Consegna ▸ Secondo il testo sul bilancio dell'esercizio agrario, qual è il solo arrivo di soldi nella cassa del podere?

Poiché la definizione del latifondo è: grandissima proprietà, piccole aziende, il suo spezzettamento non colpisce né il monopolio giuridico né quello organizzativo, non è programma socialista né borghese avanzato. E' una boiata da affaristi e da pescavoti: nulla più.
Ma veniamo dunque alla generale analisi delle partite di bilancio nell'esercizio agrario, che valgono a definire i redditi dei vari elementi sociali e a studiare le forme diverse di combinazione nell'economia presente.
Attivo, o entrata, è quello dato dalla produzione lorda, o prodotto lordo che, venduto ai prezzi di mercato, fornisce la cifra in moneta della rendita lorda o reddito lordo. Fermiamoci un attimo a stabilire che quantitativamente rendita (rente) è lo stesso che reddito (revenu), ma che useremo il primo termine per rifarci alla rendita che dà un fondo, il secondo al reddito che riceve un proprietario, o anche altra definita persona titolare di azienda. Dunque il solo arrivo di soldi nella cassa del podere è questo: prezzo di tutte le derrate prodotte nell'anno, recate al mercato e vendute.
Tutte le uscite devono venire fuori da questa cifra. Occorre ricostituire innanzitutto quanto la materiale produzione ha assorbito o logorato, ossia il capitale di esercizio. L'economia ufficiale lo divide in capitale fisso, ossia fabbricati, macchine, bestiame e simili, e capitale circolante, ossia sementi, concimi, foraggi, piantine, ecc., distinguendoli per il fatto che il primo è a logorio parziale, il secondo a logorio totale, e quindi stanzia tra le uscite aziendali annue una quota (ammortamento) del capitale fisso che ne assicura la conservazione e tutto il capitale circolante. Il termine capitale fisso prende nell'economia marxista ben altro significato, ed è quindi meglio servirsi del termine capitale costante. In questo marxisticamente mettiamo tutto il circolante e la quota di quello definito fisso che si è logorata. Dedotto dunque come uscita il capitale circolante, e la quota di ammortamento, le spese non sono finite. Fabbricato, macchine, ecc., oltre all'ammortamento, che è una messa a riserva per quando occorrerà rinnovarli in toto, chiedono una annua manutenzione. In una saggia amministrazione si accantona anche altra quota per i rischi cui gli impianti vanno soggetti, e quindi una quota di assicurazione.
L'impresa agraria deve inoltre far fronte a varie altre spese se ha un ufficio di amministrazione, pagare tasse (sul profitto, sul reddito detto agrario per i contributi assicurativi del personale; ma non è considerata qui l'imposta fondiaria che colpisce il proprietario, o l'imponibile dominicale). Chiamiamo tutto questo spese generali. Non basta. Se l'imprenditore non ha capitale liquido e lo prende poniamo in banca, per anticipare una annata di tutte queste erogazioni pagherà il relativo interesse sul capitale di esercizio annuo.

Dati registrati ▸

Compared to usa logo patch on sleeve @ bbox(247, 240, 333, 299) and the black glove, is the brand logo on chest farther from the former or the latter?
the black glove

Soluzione ▸ Il prezzo di tutte le derrate prodotte nell'anno, recate al mercato e vendute.